─── INPUT DATA ───

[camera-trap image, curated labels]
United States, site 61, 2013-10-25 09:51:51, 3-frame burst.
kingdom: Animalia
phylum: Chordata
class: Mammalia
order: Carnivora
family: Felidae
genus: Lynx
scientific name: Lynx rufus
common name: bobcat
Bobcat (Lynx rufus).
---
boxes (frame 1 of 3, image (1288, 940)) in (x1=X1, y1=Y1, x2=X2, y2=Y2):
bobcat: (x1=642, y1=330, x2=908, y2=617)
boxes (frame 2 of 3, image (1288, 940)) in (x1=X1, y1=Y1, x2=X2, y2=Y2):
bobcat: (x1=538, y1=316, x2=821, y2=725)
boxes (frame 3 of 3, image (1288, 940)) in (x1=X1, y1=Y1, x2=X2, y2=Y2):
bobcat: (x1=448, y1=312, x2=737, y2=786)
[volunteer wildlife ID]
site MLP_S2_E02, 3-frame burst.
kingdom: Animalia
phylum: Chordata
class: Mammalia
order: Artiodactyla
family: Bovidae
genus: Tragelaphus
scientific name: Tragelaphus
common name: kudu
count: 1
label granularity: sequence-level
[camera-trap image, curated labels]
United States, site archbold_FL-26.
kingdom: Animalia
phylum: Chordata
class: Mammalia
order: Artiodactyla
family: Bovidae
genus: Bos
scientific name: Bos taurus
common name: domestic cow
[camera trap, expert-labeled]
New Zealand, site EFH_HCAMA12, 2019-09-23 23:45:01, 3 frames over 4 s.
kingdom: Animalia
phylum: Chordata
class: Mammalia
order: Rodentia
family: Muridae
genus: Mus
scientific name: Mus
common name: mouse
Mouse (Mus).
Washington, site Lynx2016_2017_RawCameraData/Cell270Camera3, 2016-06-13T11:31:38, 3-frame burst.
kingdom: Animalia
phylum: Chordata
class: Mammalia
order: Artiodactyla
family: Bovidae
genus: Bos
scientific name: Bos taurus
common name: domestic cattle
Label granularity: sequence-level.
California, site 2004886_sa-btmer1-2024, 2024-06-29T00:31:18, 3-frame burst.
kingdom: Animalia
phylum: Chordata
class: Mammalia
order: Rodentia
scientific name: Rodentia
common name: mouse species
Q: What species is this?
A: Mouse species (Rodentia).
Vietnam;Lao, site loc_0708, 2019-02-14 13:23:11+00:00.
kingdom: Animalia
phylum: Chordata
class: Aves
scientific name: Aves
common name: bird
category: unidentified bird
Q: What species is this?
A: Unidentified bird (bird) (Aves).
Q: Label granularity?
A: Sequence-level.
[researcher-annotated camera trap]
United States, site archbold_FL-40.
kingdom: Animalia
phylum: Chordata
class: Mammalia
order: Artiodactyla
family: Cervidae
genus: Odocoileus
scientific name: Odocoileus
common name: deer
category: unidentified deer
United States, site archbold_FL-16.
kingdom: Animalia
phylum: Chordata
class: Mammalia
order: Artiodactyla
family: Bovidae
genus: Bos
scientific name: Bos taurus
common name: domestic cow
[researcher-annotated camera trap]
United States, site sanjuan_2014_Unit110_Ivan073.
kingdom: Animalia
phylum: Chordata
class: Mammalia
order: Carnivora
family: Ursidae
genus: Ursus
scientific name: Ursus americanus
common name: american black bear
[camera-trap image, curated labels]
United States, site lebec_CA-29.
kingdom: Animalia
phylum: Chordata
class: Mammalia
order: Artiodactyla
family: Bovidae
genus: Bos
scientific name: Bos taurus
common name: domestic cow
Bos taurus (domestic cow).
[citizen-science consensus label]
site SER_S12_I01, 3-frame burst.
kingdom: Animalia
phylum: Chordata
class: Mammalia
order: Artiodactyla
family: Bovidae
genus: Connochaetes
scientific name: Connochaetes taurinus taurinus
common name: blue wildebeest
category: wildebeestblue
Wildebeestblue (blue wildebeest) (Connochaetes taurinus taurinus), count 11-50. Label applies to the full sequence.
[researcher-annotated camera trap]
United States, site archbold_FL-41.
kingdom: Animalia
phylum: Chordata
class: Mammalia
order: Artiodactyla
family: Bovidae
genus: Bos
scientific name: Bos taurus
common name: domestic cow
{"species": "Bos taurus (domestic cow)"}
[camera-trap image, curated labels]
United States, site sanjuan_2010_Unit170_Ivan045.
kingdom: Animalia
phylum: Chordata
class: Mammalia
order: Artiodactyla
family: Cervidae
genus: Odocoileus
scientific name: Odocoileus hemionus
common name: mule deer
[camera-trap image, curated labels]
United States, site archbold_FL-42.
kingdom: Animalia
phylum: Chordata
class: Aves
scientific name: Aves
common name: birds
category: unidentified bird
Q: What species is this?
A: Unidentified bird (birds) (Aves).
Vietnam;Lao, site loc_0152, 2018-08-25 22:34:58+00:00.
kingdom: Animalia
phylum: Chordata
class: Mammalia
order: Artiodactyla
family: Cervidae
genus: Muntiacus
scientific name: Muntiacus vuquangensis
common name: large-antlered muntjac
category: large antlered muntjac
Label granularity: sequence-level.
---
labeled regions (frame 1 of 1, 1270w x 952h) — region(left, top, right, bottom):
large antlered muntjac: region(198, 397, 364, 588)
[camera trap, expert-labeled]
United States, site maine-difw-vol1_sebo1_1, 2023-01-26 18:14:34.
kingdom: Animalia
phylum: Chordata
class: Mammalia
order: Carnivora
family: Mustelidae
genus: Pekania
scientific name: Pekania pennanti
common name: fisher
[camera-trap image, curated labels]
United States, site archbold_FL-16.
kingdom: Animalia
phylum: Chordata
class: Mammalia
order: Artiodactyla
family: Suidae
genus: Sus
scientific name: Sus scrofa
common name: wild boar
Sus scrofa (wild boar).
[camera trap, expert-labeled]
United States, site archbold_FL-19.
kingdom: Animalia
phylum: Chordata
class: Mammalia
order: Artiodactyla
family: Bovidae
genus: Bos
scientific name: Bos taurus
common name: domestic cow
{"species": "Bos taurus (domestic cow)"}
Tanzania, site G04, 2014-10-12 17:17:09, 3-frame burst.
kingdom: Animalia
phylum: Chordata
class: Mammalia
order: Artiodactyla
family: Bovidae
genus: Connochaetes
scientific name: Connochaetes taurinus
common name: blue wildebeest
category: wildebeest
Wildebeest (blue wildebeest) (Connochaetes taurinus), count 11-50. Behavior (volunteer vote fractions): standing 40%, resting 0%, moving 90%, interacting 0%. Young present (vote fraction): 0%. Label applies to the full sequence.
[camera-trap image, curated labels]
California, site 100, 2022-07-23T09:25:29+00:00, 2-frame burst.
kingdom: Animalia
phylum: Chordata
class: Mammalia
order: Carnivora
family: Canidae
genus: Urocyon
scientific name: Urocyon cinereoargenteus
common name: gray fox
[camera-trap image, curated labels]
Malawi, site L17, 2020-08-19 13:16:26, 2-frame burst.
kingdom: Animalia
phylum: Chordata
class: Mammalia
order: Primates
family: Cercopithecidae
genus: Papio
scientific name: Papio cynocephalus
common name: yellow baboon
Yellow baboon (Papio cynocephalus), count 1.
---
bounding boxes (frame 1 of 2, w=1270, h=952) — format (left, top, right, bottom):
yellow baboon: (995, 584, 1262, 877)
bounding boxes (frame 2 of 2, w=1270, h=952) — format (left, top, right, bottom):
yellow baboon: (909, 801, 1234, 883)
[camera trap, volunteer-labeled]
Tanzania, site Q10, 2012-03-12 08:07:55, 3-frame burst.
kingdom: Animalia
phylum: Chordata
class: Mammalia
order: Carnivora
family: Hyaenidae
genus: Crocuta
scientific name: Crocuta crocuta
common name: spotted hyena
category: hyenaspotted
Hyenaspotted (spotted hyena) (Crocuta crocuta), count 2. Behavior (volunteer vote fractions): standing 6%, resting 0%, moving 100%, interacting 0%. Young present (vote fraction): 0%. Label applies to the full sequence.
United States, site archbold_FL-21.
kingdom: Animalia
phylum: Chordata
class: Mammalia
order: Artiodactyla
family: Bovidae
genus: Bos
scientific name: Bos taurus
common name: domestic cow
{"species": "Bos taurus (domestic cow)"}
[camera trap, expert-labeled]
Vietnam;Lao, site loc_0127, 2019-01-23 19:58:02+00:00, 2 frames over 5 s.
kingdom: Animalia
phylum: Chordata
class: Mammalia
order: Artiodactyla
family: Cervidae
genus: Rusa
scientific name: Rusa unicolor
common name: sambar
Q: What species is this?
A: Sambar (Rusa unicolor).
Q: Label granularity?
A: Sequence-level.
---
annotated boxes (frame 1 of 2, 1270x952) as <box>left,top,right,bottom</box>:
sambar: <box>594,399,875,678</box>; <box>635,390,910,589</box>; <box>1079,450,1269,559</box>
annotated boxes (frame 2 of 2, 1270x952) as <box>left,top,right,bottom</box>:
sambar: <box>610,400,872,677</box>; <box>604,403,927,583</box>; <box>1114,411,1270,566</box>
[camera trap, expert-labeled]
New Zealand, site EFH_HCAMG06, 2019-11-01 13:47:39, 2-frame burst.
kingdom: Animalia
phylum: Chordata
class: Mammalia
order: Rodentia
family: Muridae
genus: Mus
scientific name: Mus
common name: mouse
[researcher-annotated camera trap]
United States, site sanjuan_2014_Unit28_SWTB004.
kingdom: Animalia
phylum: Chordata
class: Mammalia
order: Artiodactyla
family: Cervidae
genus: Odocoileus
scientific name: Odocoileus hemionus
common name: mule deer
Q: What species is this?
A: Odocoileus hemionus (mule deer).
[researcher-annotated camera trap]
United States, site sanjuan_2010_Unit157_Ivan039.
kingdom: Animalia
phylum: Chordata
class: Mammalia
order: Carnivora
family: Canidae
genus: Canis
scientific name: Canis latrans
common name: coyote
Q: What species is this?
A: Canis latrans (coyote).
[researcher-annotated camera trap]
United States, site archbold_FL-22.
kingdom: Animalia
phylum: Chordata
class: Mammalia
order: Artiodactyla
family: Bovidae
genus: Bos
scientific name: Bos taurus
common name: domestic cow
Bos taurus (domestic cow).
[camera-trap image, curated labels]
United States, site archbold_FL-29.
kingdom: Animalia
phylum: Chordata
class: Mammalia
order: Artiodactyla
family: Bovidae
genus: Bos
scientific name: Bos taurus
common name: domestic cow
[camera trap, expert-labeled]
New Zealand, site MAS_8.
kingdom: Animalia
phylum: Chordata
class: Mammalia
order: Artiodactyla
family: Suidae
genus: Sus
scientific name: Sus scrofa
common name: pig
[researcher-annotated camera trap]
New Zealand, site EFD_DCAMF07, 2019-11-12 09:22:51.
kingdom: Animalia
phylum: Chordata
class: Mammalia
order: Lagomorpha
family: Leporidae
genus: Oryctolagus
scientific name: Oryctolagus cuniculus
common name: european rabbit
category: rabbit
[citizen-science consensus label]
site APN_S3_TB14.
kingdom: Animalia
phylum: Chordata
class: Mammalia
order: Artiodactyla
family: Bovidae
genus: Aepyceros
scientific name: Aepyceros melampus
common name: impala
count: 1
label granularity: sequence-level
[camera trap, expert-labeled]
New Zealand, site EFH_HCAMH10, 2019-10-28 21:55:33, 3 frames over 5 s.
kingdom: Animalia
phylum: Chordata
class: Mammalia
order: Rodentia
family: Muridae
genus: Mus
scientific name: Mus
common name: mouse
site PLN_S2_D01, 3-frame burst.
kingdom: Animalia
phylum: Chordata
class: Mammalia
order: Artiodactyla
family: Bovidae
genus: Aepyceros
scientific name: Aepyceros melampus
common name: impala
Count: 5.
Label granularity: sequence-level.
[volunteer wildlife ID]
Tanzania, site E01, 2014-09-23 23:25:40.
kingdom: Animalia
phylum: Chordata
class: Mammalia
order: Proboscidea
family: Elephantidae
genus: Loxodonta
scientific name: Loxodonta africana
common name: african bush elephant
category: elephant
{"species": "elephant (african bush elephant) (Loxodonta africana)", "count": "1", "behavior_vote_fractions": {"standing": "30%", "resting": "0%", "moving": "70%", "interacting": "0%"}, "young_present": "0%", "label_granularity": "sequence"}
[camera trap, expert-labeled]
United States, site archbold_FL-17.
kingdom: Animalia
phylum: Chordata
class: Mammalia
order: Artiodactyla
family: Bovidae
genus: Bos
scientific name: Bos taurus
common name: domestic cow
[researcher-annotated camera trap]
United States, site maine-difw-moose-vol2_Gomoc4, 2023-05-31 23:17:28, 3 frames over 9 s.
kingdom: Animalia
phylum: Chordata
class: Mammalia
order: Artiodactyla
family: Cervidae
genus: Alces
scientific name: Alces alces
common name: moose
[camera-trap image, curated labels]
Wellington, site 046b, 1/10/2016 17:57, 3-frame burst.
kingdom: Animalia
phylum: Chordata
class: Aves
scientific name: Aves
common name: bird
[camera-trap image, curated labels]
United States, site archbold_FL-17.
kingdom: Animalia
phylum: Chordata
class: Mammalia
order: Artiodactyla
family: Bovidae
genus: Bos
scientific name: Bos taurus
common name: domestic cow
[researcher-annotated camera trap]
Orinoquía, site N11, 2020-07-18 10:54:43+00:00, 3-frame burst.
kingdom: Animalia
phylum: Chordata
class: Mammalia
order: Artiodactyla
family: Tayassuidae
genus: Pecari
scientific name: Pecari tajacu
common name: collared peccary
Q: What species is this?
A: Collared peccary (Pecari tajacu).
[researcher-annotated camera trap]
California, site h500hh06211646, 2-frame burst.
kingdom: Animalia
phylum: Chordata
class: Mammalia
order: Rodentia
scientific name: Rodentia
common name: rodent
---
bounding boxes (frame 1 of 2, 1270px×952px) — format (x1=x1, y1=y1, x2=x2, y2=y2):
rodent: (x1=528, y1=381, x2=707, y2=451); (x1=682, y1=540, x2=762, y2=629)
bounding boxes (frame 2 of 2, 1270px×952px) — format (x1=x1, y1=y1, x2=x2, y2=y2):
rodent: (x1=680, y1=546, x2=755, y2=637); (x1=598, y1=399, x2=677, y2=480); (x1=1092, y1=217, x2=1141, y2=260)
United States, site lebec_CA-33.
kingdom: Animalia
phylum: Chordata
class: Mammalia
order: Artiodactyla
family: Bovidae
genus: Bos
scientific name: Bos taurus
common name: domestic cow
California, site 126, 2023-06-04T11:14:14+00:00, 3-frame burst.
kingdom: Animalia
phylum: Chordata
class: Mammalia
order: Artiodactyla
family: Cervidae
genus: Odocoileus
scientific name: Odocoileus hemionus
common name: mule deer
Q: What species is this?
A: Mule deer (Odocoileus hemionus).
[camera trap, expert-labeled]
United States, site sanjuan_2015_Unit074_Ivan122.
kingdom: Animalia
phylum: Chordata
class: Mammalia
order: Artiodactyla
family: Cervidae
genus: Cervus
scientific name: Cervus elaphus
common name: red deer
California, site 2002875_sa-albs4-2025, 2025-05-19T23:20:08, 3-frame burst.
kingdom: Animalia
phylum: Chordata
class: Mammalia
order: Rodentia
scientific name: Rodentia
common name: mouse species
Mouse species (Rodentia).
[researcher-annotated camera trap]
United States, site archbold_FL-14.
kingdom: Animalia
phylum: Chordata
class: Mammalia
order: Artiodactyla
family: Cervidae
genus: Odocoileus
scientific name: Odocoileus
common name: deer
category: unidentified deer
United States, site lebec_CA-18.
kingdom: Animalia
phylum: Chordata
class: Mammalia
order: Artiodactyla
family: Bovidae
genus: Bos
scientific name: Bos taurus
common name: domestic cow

───

_TASK INSTRUCTIONS:_
Display every line of the listing that contains the string "Tanzania".

_ANSWER FOR THE TASK:_
Tanzania, site G04, 2014-10-12 17:17:09, 3-frame burst.
Tanzania, site Q10, 2012-03-12 08:07:55, 3-frame burst.
Tanzania, site E01, 2014-09-23 23:25:40.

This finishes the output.